Source records
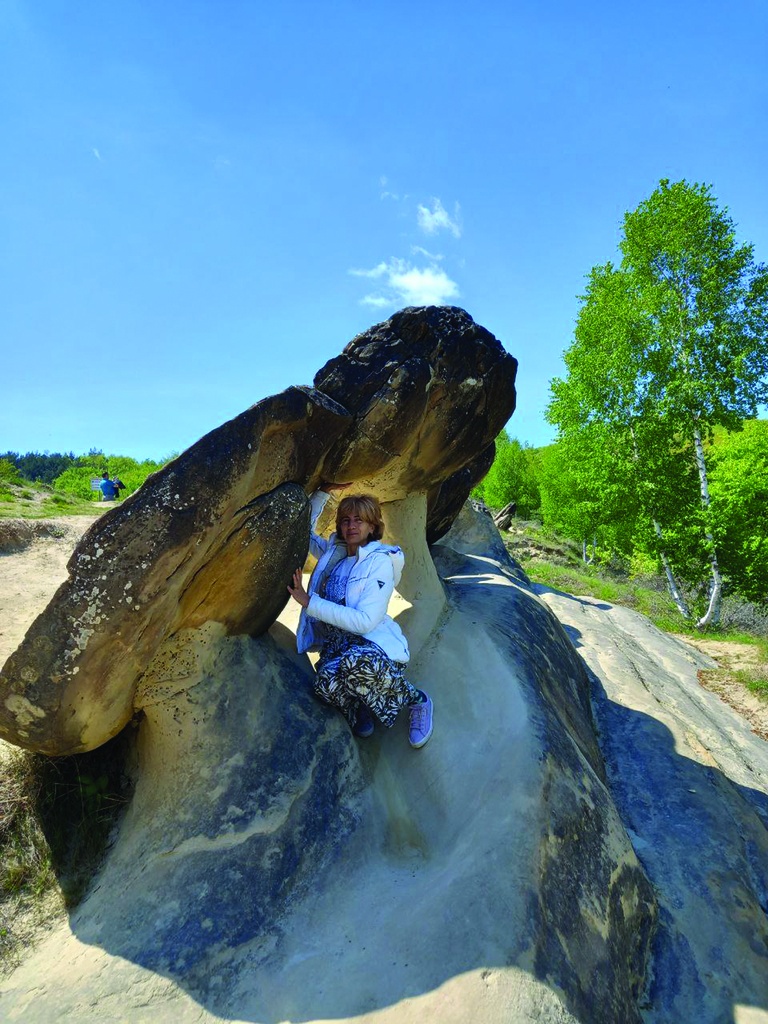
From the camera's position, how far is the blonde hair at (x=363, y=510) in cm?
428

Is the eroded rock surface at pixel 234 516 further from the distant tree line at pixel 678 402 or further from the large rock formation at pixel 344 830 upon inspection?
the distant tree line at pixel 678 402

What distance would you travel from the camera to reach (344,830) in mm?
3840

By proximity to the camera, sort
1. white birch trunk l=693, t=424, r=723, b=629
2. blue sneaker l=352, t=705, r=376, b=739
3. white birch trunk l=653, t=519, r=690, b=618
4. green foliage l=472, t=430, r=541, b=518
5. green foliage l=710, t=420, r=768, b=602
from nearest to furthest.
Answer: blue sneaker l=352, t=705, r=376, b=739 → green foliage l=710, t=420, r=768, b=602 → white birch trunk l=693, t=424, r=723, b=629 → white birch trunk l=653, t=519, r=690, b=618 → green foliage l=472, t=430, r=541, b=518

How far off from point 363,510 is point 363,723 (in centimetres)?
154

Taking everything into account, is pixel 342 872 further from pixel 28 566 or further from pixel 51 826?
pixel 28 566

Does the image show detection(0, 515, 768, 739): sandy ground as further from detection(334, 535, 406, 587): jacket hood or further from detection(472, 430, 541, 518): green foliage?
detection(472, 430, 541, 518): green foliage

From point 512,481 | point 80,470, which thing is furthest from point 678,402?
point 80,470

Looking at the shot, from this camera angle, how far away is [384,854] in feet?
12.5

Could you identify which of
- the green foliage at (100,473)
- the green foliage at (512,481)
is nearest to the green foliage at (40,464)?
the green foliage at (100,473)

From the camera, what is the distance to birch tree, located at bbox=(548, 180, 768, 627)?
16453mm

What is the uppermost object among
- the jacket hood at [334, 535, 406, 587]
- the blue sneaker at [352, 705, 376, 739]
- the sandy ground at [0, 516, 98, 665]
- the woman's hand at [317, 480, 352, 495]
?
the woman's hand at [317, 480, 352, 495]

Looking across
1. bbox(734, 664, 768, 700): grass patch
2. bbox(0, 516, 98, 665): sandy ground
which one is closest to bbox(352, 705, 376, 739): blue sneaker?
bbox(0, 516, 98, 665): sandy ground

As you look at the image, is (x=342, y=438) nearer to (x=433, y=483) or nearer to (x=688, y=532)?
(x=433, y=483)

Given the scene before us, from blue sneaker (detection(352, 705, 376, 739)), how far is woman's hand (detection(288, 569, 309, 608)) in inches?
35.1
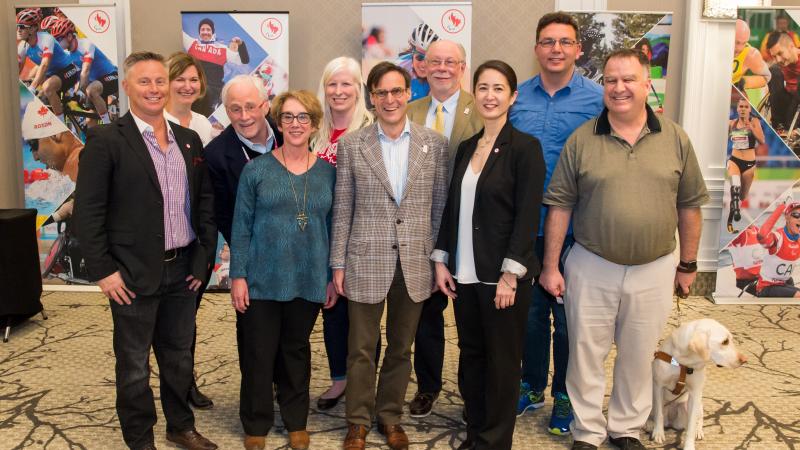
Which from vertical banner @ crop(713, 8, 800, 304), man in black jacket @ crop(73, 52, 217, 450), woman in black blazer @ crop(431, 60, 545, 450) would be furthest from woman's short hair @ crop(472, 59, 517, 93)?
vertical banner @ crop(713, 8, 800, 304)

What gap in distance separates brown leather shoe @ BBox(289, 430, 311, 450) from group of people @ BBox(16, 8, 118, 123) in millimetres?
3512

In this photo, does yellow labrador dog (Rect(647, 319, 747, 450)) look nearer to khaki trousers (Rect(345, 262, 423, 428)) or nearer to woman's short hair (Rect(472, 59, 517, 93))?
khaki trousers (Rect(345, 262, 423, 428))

...

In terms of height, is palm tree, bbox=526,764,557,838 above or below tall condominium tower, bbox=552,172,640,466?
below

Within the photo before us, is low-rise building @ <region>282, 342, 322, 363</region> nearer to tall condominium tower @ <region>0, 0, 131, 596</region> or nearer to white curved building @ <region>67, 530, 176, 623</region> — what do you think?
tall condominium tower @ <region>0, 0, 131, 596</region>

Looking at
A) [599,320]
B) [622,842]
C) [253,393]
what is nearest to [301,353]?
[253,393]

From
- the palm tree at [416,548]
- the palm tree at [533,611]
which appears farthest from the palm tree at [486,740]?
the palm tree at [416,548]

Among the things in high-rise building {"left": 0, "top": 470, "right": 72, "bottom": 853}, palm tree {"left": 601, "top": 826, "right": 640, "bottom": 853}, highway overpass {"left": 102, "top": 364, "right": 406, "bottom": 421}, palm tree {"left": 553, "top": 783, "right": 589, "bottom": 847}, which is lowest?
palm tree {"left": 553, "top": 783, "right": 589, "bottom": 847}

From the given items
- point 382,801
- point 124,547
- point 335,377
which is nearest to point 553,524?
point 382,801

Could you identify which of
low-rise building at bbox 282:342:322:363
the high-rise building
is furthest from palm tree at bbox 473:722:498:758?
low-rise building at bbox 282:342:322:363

==

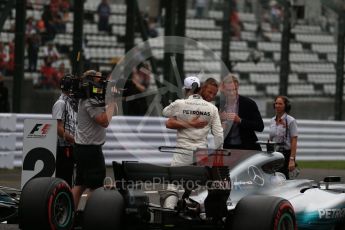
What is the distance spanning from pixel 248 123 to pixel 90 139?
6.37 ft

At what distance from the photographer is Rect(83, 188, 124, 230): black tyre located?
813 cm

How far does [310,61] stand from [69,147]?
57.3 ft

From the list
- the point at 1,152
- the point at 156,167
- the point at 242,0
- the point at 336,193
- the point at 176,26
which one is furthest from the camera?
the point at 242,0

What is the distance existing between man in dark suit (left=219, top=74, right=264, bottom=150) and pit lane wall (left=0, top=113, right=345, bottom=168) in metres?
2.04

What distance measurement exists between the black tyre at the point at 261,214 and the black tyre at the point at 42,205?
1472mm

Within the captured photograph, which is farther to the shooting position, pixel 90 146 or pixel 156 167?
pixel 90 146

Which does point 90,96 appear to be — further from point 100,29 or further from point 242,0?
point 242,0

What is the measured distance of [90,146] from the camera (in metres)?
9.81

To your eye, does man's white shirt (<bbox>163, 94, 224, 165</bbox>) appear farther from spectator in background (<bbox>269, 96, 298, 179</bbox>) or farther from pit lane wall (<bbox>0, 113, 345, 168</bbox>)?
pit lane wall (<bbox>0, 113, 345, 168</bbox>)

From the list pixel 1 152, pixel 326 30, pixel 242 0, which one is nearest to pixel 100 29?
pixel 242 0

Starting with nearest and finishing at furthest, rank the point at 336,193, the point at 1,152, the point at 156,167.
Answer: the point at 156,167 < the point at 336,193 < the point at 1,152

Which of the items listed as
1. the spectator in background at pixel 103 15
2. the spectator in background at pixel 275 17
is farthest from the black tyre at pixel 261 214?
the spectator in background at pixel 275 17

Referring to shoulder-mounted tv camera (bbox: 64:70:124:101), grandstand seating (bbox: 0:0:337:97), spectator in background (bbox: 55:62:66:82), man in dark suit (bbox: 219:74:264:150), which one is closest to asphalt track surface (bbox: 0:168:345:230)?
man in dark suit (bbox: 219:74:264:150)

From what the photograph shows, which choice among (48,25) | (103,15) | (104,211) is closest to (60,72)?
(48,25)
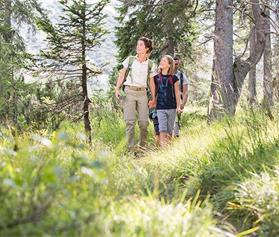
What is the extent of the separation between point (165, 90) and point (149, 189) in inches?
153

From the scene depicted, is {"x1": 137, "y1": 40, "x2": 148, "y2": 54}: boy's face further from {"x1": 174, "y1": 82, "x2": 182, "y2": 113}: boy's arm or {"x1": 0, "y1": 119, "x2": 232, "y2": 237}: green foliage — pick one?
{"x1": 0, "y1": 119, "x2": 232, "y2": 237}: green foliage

What is required
Count the lines of the data above that contain the string "image", with case counting. Reply with the number alone.

Task answer
2